##### Dataset section

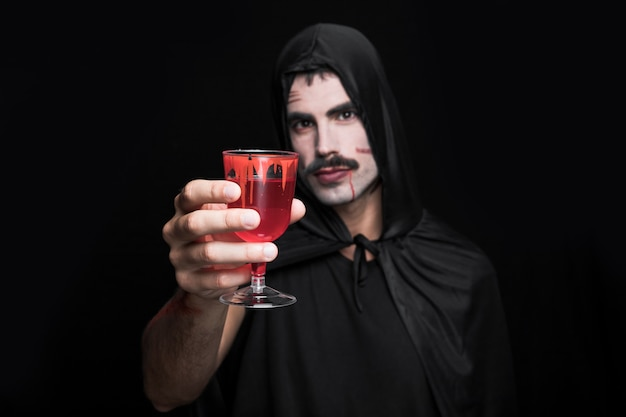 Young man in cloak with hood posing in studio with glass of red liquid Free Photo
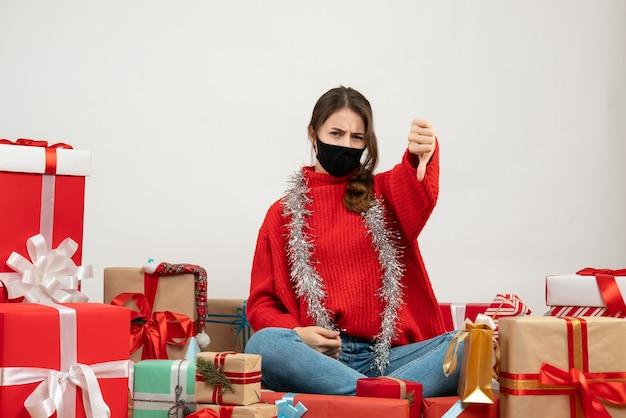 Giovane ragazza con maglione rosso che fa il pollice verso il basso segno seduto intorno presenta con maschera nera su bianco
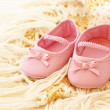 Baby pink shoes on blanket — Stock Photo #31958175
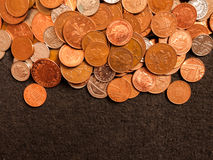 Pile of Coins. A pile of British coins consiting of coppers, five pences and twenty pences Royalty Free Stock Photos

##########

Exact copy, pictures omitted: every line from the one holding "Baby pink shoes" through the last line of the data above, and nothing else.

** Reply to the task **
 Baby pink shoes on blanket — Stock Photo #31958175
 Pile of Coins. A pile of British coins consiting of coppers, five pences and twenty pences Royalty Free Stock Photos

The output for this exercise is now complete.